Locating cable sheath faults is one of the last steps in cable testing. This only occurs after you have identified the existence of a cable fault via the identification procedure based on your specific site variables and the type of system you are working on.
Following cable fault identification, a pre-location procedure estimates the location of the fault. Cable sheath fault location is the final stage in this process, pinpointing the flaw on site. Faults can be identified by ground fault locators, which pass a test current along the cable and measuring the voltage gradient at the point it exits to ground.
There are inherent dangers to a cable sheath fault, which are elevated in a high voltage scenario. If the current leaks to ground, it is possible to complete a circuit with a secondary cable nearby causing collateral damage.
Very low frequency (VLF) tan delta testing is a precise and non-destructive mehod to provide information on the extent of ageing in cable insulation. The test applies an AC sinusoidal waveform at 0.1 Hz frequency and measures the degree of real power dissipation (or losses) in a dielectric material. Knowledge and understanding of the cable condition can help to reduce unnecessary outages and to assist in condition-based and cost-optimized maintenance programs.

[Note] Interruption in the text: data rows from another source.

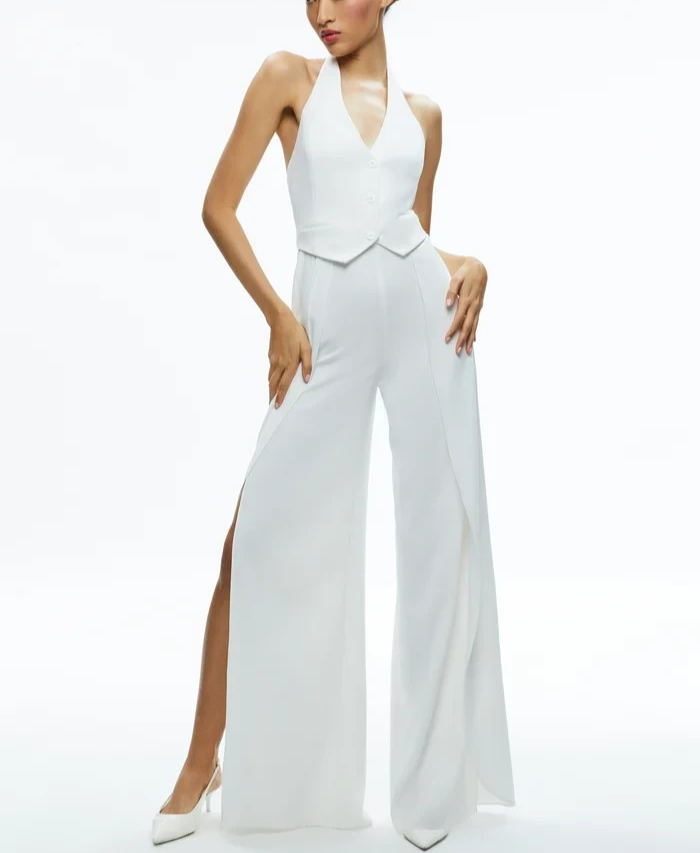 Alice and Olivia Robin Wide Leg Halter Jumpsuit MSRP $550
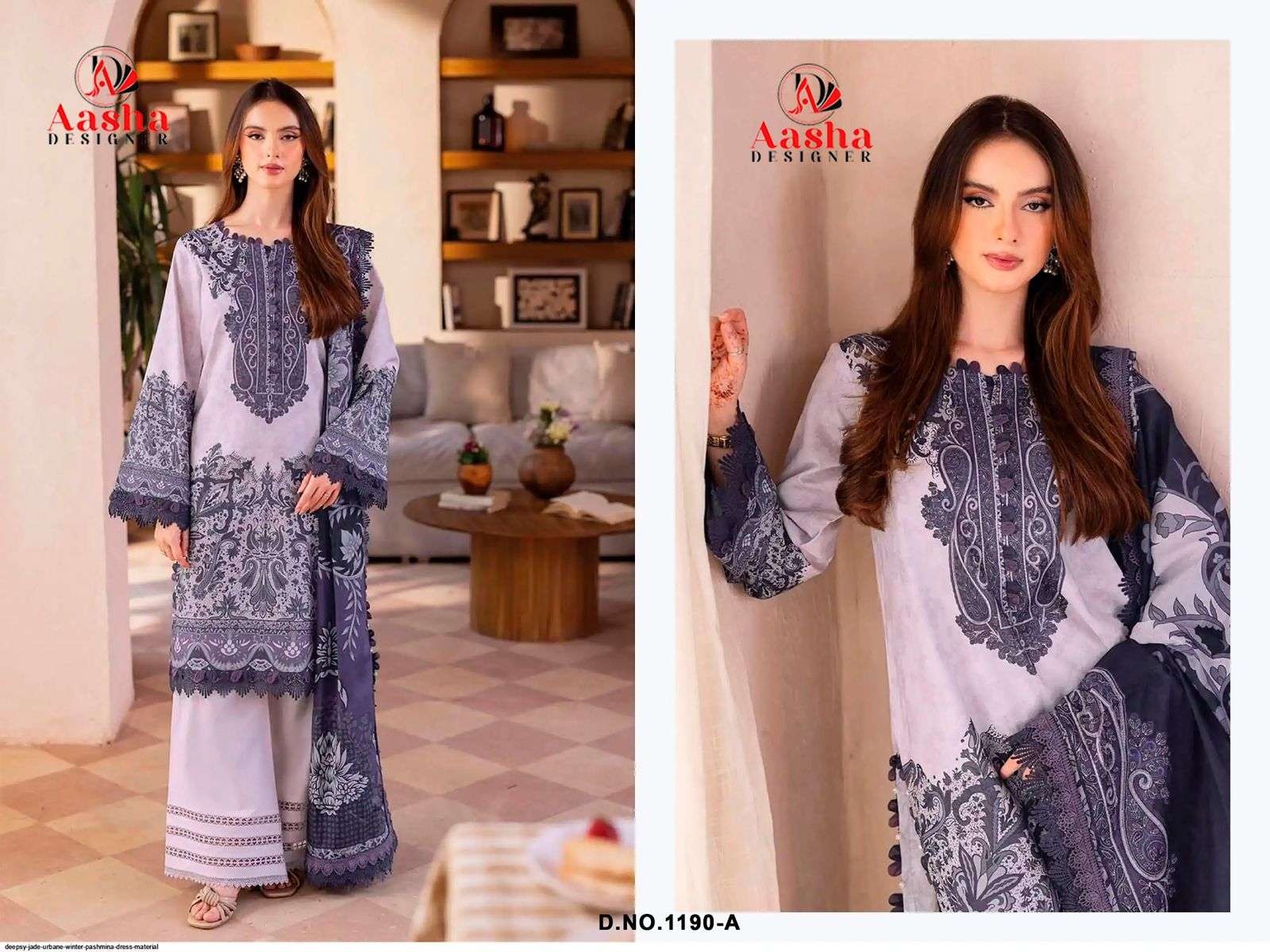AASHA DESIGNER D NO 1190 COTTON PATCH EMBROIDERY WORK SALWAR KAMEEZ 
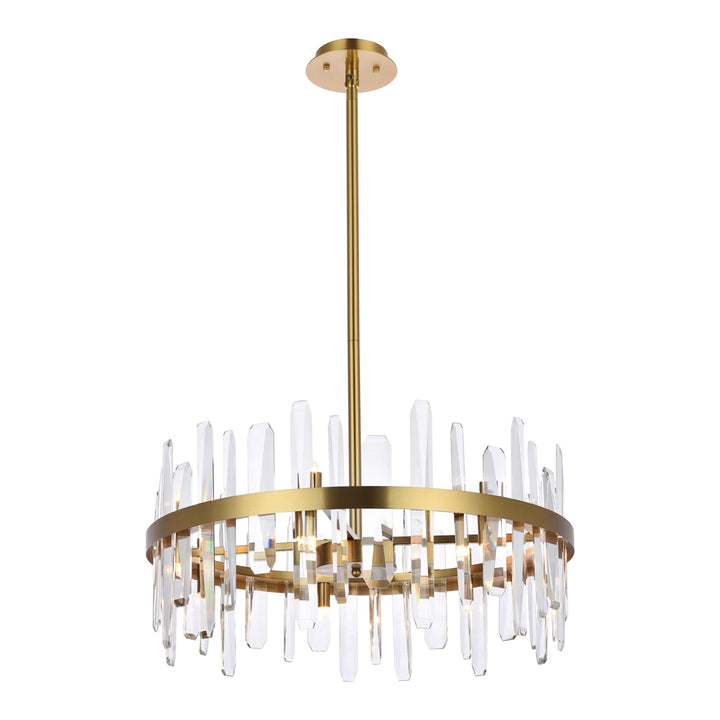 Serena Crystal Pendant in Satin Gold by Elegant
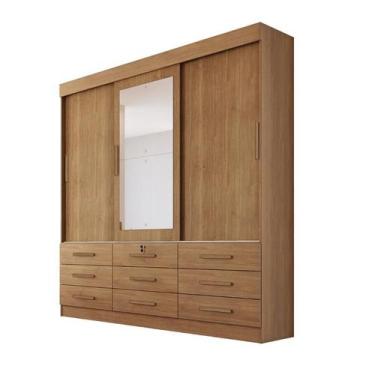 Imagem de Guarda Roupa Casal Buriti com Espelho 9 Gavetas Cumaru - Novo Horizont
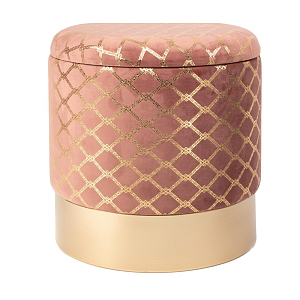 Пуф PUF Upholstery Gold Mesh розовый
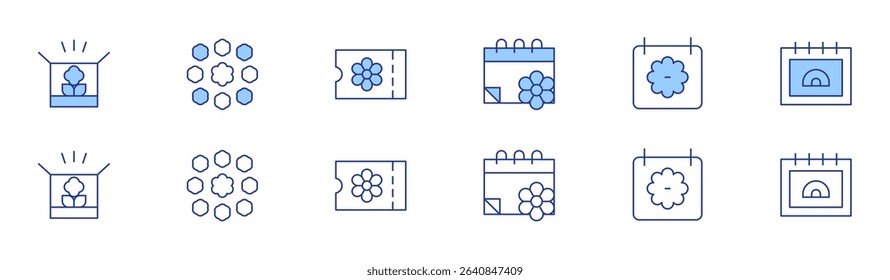 Spring icon set in two styles, Duotone and Thin Line style. Editable stroke. box, calendar, lantana, spring, ticket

Partial discharge testing and location
Partial discharge (PD) phenomena are local dielectric breakdowns of a small portion of a solid or liquid electrical insulation that is subjected to high voltage stress. PD often precedes insulation breakdown in power cables and cable accessories, such as joints and terminations, which can result in cost-intensive repairs and possibly prolonged outages.
PD can be the result of internal weak spots in power cables, such as voids, cracks or particles. It is also caused by damage to the outer semi-conductive layer of cables or to joints and terminations during installation.
Partial discharge measurement is a critical criterion for inspecting the quality of power cables and cable accessories during on-site cable commissioning.
Cable tracing and identification
Once the cable fault has been pin-pointed and uncovered, subsequent repair work has to be conducted in order to place the cable back into service. If a violent cable fault has occurred and is visible, then it is fairly easy to distinguish which cable needs to be repaired. However, in other circumstances, especially when multiple cables are bundled together, the correct cable has to be identified first to reduce the chances of cutting a section of healthy cable that does not require any repair.
Cable identification is conducted by connecting a transmitter onto the suspected faulted cable, either galvanically or inductively. The transmitter contains a capacitor that is charged and then discharged into the cable. A flexible coupler (Rogowski coil) is then used to measure the current pulse in the target cable.